(SOURCE)
Scientific Solutions ^® Inc.

LabMaster ^® DMA

Product Description

The LabMaster DMA turns your PC into a powerful industrial/scientific workstation. The LabMaster DMA supports a range of high-performance, low-cost, multifunctioned analog and digital I/O functions including analog-to digital conversion, digital-to-analog conversion, digital I/O and timer/counter functions. The newly designed version includes a reduction in board size by using surface-mount and custom ASIC technology; an increase in the resolution of the timer/counters; and a newly designed convenient desktop signal connection enclosure. Other features include 16 analog input channels, dual analog outputs, 24 digital I/O lines and five 16-bit timer/counters with 250ns resolution.

The LabMaster DMA consists of a single-slot PC Expansion Board and an External Unit containing the A/D converter circuitry and convenient signal connections. The external unit provides access to remote analog sources. This arrangement optimizes the analog signal clarity providing the most accurate readings. The external ADC allows precision measurement of small analog signals avoiding the inherent noise inside the PC. The LabMaster DMA is the first data acquisition system with the external ADC design for ultra low-noise measurements.

The LabMaster DMA is available in several models that vary according to A/D resolution and speed, programmable amplifier gain settings, and digital I/O buffering methods. The external modular design of the analog conversion circuitry permits retrofitting to higher resolution and faster conversion rates as measurement requirements change. The standard 16 analog input channels can also be increased to 256, with optional expansion modules.

(DIRECTION A) In the LabMaster DMA product description, how many analog input channels are possible with the optional expansion modules?
(DIRECTION B) Extend the LabMaster DMA product description past its last sentence.

(DATA SECTION)
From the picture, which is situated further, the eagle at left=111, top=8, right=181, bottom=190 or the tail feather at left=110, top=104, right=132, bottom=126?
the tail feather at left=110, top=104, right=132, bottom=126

(EXERCISE OUTPUT A) 256

(EXERCISE OUTPUT B)
Scientific Solutions produced the worlds first IBM PC based data acquisition products in 1981 and has shipped million of cards since. The LabMaster family has been available longer than any other PC data acquisition product in the world. Updates and enhancements throughout the years, has provided the LabMaster with the most current technology while maintaining 100% compatibility with the original - important for maintaining users substantial software investment and knowledge of the product.

Our Solution Includes

• LabMaster DMA PC Interface - Data Acquisition & Control interface for inside the PC
• LabMaster DMA A/D unit - External "low noise" desktop Acquisition unit
• LabMaster DMA Handbook
• LabMaster Series Software - A collection of routines and test procedures (Included with LabMaster DMA)
• Test software

Key Features

• ADC external to computer for ultra-noise-free measurements
• ADC sampling options from 1hz to 160Khz, 12bit and 16bit resolution.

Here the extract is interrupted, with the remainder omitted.